(Extract to read)
It was common cause that Mabila had been
approached by a cleaner working for a contractor on the premises to
assist in loading
goods onto a vehicle using his forklift.
[3]
According to Mabila, he declined to assist
him because the cleaner could not produce a permit for loading any
goods. In the course
of his testimony in the arbitration, Mabila was
equivocal about whether the goods consisted of the plates which were
subsequently
discovered to have been stolen or whether he had asked
him to load other goods onto a vehicle which was parked outside the
premises.
On one version of what transpired, Mabila admitted seeing
the cleaner and another forklift driver driving off in the forklift
and
he assumed that the cleaner had found the necessary permit. This
was despite acknowledging that permits for removing goods were
not
issued on Saturdays when the incident occurred.
[4]
The arbitrator found that Mabila’s
dismissal had been substantively unfair because there was no evidence
placing him at the
scene when the illicit loading of the vehicle took
place and no evidence to show that he become aware that the plates
had been
loaded by the other forklift driver. Moreover, he had not
been approached for the use of his forklift by the other driver
before
it was used in the commission of the theft. Moreover, Mabila
had refused to assist the cleaner because he could not produce a
permit
which showed that he was honest.
The
review application
[5]
There are two legs to the application.
Alleged
incomplete record
[6]
A distinct ground of review hinges on
alleged missing portions of the record, which the applicant argues
would decisively affect
the strength of its case because they would
reveal serious fault lines in Mabila’s defence. In summary, the
applicant claims
that at one point during his testimony, Mabila
claimed that he had attempted to use the employer’s anonymous
crime hotline
but it was not working. Clearly such evidence would
further impact on the credibility of his version that he was unaware
of any
wrongdoing. However, this did not appear in the transcript of
the record. Nevertheless, in the record reference is made to the
existence of the hotline and it seems reasonable to infer that there
was at least discussion about whether Mabila was aware of the
hotline
at the time or only after the event and whether it was working.
[7]
In the record of the reconstruction meeting
referred to in the applicant’s supplementary affidavit, the
arbitrator agreed
that if Mabila had said that he had attempted to
use the hotline or would have used the hotline if it was working that
would have
been critical evidence tending to show that he was aware
of the need to report to the incident. However, the arbitrator also
claimed
that based on his recollection and his handwritten notes that
the applicant did not give such evidence. In this regard, the entry
dealing with this issue in the arbitrator’s handwritten notes
was brief and simply suggests that Mabila was asked about his
knowledge of the hotline.

(What the task requires) According to the judgment extract, why did Mabila decline to help the cleaner load goods?

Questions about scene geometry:
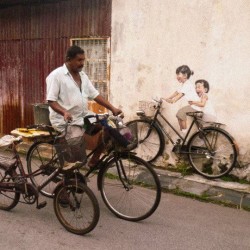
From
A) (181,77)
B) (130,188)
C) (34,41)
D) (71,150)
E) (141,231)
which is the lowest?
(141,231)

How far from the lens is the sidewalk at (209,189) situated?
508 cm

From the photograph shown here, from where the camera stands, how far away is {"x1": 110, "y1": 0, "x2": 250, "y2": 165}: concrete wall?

--

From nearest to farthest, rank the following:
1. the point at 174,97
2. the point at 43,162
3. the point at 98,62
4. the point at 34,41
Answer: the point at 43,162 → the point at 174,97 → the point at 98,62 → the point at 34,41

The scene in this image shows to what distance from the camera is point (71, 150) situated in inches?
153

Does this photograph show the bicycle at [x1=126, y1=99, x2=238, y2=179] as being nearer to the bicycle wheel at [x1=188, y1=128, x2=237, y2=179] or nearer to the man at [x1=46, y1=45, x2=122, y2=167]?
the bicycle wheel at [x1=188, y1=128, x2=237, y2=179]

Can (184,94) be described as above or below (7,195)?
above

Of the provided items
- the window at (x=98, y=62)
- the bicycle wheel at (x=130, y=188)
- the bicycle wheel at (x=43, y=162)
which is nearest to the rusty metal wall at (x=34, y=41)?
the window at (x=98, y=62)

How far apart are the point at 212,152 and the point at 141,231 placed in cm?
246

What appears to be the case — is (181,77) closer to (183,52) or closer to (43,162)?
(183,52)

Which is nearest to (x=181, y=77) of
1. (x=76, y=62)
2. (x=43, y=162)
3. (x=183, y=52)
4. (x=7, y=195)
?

* * *

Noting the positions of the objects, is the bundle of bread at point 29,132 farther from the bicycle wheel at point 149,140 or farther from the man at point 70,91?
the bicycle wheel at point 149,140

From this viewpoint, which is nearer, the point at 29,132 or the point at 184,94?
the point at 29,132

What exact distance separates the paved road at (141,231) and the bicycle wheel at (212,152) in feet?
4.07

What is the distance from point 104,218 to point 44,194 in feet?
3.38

(Answer to the task) The cleaner could not produce a permit for loading any goods.